[Spatial questions based on scenes]
####################
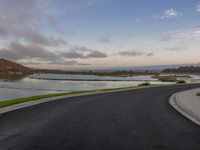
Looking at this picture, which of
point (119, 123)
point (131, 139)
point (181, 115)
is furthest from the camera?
point (181, 115)

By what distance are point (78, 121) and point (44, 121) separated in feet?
3.96

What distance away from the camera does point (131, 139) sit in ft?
19.8

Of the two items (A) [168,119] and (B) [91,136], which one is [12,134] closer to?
(B) [91,136]

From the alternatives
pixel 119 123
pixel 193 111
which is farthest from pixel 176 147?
pixel 193 111

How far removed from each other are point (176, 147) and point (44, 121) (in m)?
4.70

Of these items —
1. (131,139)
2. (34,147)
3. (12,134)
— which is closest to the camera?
(34,147)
####################
> **Written task**:
Return all of the data above word for word, leaving out the pictures.

> **Response below**:
Looking at this picture, which of
point (119, 123)
point (131, 139)
point (181, 115)
is furthest from the camera?
point (181, 115)

By what distance are point (78, 121) and point (44, 121) separated in feet?
3.96

What distance away from the camera does point (131, 139) sit in ft?
19.8

Of the two items (A) [168,119] and (B) [91,136], which one is [12,134] closer to?
(B) [91,136]

From the alternatives
pixel 119 123
pixel 193 111
which is farthest from pixel 176 147?
pixel 193 111

How far removed from each other are point (176, 147) and point (44, 121) (in m)?
4.70

Of these items —
1. (131,139)
2. (34,147)
3. (12,134)
— which is closest to the camera?
(34,147)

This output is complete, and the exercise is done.